Failure Scenarios and Outcomes
Primary Site Loss
- Hypervisor replication is terminated at failure time
- Administrators perform the following at the recovery site:
- Promote or restore replicated VMs
- Reconfigure IPs, routes, or use pre-designed overlay networks
- Validate application health
- Once validated, DNS is updated to direct traffic to the recovery site
- RTO is normally several hours, depending on:
- Replication coverage
- Number of systems to promote
- Level of automation
Service-Level Failures
- Selected VMs or services can be failed over individually, but operational complexity increases
- Many organizations prefer full application stack or site-level failover to reduce coordination risk
Operational Considerations
Runbooks and Procedures
DR runbooks must define:
- Which VMs replicate and in what order they are recovered
- Network transformations required at the recovery site
- Integration points with identity, DNS, and security services
- Acceptance tests before making the site live
Testing and Validation
Regular DR tests should validate:
- VM promotion and boot sequence
- Application dependency ordering
- Connectivity from external and internal clients
- Ability to sustain expected load in the recovery site
Annual or semi-annual full-scale tests are recommended for Tier 3.

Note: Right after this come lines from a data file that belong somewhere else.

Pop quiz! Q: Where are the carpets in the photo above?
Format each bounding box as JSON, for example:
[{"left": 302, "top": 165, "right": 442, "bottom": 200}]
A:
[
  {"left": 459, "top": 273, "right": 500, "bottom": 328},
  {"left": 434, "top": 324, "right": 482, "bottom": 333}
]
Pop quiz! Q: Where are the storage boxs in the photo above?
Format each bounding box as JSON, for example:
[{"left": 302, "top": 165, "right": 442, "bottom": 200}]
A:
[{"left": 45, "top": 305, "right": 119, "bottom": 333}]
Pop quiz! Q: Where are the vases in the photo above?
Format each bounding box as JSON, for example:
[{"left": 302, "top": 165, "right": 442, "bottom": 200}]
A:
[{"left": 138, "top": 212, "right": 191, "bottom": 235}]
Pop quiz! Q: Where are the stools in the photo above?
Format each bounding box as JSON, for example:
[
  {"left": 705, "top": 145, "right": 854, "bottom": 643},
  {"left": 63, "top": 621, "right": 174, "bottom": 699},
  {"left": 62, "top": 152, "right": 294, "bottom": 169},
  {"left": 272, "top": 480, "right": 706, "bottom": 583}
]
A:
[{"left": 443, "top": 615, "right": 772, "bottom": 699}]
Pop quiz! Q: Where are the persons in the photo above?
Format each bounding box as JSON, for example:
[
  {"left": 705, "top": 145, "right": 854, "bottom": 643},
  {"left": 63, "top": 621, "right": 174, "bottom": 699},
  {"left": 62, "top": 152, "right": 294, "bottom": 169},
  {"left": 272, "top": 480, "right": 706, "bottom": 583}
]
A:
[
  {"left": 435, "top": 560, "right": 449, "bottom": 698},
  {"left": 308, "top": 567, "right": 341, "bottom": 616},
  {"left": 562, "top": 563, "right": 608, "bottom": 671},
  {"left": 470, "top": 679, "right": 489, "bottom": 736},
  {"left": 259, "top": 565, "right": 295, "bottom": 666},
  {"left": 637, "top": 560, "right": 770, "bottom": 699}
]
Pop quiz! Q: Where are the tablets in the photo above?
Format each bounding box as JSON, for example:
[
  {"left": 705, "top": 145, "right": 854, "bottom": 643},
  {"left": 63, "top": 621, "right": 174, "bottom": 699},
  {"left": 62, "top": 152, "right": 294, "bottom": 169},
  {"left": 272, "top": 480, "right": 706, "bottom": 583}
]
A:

Network and Security Alignment
- Firewall policies, VLANs, and zones must be pre-defined at the recovery site
- Identity systems and logging endpoints need connectivity to support operational visibility
- Any dependency still anchored to the primary site reduces actual recoverability
Appropriate Workloads
Tier 3 is suitable for:
- Business services where several hours of downtime is acceptable
- Internal tools and portals with documented workarounds
- Non-real-time analytics or reporting platforms
- Batch processing systems with restartable jobs
- Development, test, and lower-criticality staging environments that still require DR posture
Unsuitable Workloads
Avoid Tier 3 for:
- High-frequency transactional systems with strict data integrity requirements
- Platforms where crash-consistent recovery is unacceptable
- Customer-facing systems with contractual uptime or narrow SLA windows
- Critical identity or authentication services that underpin higher-tier platforms
Risks and Tradeoffs
- RTO is longer due to manual orchestration and DNS propagation
- RPO can range from minutes to hours, depending on replication frequency
- Crash-consistent recovery may require application-level repair or reconciliation
- Incomplete replication coverage (e.g., missing support services) can cause failures during DR tests
- Misaligned networking or firewall rules at the recovery site can significantly delay failover
Summary
Tier 3 offers a practical, infrastructure-centric resiliency pattern that leverages hypervisor or platform replication rather than fully integrated, application-aware architectures. It is a common choice for workloads that are important but not mission-critical, where hours of downtime and some data loss are acceptable tradeoffs for reduced cost and complexity.
It provides a structured step up from pure backup-based recovery, without the substantial investment required for active-active or synchronous multi-site designs.